Batman: Arkham Asylum (PC)
But... but... I am BATMAN. I cannot have my abilities taken away, surely? If you're a pirate, yes, you'll lose the ability to Bat Glide. Since there's parts of the game where you HAVE to glide to survive, you'll only get so far before you hit a brick wall. And the best bit? Someone posted on a forum about the problem they were having, only to be told outright, "It's not a bug in the program code, it's a bug in YOUR moral code". Awesome.

This one I'd really like to see. Apparently, a new technology called "FADE" was introduced, which basically SLOWLY broke the game. It started messing with the camera, and lowering your weapon's accuracy and power, until eventually they were as useless as pea-shooters. And finally, you get a message, "Original Discs don't FADE". It sounds pretty cool.

Serious Sam 3: BFE (PC)
I have to take my hat off to this one, this is brilliance. And again, this is one I want to EXPERIENCE. The game plays as normal... for about 30 seconds. Just after you collect your first gun, you run into what is now known as the "DRM Scorpion".

This guy looks mean, and is armed with tough claws and twin machine guns. He's fast, too, about 5 times as fast as you. Basically, there's no escape from him, so maybe you should face him head on and kill him before he kills you...

Nope, that doesn't seem to work. Maybe a game of cat and mouse, in and out of cover, get as many hits in as you can?

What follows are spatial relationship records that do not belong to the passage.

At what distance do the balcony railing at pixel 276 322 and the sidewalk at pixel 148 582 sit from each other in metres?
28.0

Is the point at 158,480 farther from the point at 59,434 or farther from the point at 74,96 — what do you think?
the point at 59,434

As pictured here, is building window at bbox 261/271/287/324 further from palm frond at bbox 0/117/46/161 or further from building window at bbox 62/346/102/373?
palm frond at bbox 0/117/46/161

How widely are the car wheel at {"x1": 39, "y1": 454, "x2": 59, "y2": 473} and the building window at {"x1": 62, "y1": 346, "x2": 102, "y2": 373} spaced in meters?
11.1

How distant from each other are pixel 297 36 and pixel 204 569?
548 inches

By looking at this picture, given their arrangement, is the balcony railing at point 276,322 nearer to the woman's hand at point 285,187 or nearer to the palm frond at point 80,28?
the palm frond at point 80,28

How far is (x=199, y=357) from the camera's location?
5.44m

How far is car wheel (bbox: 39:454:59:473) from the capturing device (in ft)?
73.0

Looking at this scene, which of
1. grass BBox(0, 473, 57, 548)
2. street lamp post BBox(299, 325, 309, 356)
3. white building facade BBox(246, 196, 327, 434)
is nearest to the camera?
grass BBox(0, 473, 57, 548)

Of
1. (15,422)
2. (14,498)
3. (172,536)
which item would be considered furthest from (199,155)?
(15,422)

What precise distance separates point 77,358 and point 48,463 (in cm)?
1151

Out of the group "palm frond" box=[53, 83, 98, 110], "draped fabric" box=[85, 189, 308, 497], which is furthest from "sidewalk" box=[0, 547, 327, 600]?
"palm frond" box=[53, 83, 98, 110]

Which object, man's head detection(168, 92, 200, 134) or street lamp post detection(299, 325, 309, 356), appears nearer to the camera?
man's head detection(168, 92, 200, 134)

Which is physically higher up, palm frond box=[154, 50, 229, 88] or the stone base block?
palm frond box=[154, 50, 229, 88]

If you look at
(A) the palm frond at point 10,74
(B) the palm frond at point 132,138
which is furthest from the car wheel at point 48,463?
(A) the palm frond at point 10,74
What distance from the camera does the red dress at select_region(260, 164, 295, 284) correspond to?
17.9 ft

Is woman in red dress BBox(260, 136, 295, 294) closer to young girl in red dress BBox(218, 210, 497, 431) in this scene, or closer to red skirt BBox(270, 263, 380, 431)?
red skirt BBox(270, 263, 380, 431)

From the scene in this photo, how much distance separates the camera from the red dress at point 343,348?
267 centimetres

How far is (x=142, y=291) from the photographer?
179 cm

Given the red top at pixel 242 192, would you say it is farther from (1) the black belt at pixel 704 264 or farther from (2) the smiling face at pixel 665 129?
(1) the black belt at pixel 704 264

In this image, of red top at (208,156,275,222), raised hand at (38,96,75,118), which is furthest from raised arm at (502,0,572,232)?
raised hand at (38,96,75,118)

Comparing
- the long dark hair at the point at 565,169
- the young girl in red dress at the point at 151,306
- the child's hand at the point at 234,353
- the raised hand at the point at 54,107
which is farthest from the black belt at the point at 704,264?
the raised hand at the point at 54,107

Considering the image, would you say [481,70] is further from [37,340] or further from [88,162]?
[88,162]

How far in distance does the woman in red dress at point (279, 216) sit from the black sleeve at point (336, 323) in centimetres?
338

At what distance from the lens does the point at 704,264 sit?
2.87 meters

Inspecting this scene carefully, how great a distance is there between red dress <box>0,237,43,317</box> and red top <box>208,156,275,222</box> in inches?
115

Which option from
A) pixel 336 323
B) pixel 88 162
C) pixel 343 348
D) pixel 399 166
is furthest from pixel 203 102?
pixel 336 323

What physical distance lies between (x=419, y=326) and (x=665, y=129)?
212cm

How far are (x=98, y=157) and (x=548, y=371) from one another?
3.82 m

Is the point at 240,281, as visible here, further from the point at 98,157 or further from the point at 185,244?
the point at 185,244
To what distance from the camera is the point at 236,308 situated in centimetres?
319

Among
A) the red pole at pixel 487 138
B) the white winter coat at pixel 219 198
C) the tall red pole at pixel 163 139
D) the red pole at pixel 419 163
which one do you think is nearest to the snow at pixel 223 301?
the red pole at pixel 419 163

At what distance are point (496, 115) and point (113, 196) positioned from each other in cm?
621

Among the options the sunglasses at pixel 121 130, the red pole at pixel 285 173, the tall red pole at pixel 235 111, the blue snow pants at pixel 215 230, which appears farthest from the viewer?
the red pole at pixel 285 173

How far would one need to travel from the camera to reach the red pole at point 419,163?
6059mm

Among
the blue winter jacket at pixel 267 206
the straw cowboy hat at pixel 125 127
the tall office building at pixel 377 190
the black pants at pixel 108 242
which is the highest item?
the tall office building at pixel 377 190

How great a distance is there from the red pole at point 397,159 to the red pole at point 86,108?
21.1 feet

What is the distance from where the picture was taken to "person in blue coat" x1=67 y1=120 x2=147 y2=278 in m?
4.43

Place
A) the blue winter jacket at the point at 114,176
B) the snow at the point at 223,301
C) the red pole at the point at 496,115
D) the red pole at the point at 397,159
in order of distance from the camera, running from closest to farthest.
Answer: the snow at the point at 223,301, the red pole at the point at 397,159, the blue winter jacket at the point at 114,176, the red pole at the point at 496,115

Maybe you should stop wasting your time, pirate. The DRM Scorpion is immortal. He will persist in chasing you until he kills you. Although apparently you can get through the first couple of levels, the difficulty curve isn't just steep, it's vertical.

Don't worry, though. Even the best gameplayers will get stuck when the second protection system kicks in... all of a sudden you'll look up to the sky and start spinning on the spot. Meanwhile, any bad guys in the area will take this oppurtunity to kill you.

Is that the last of the protection systems? Maybe... maybe not. But the Scorpion alone sounds too awesome to miss. The regrettable thing is that it's tempting for even a non-pirate to pirate the game just to see it. This must be one of the rare occasions where the pirates get more content than the people who hand their money over for a legitimate copy. Maybe not such a wise move?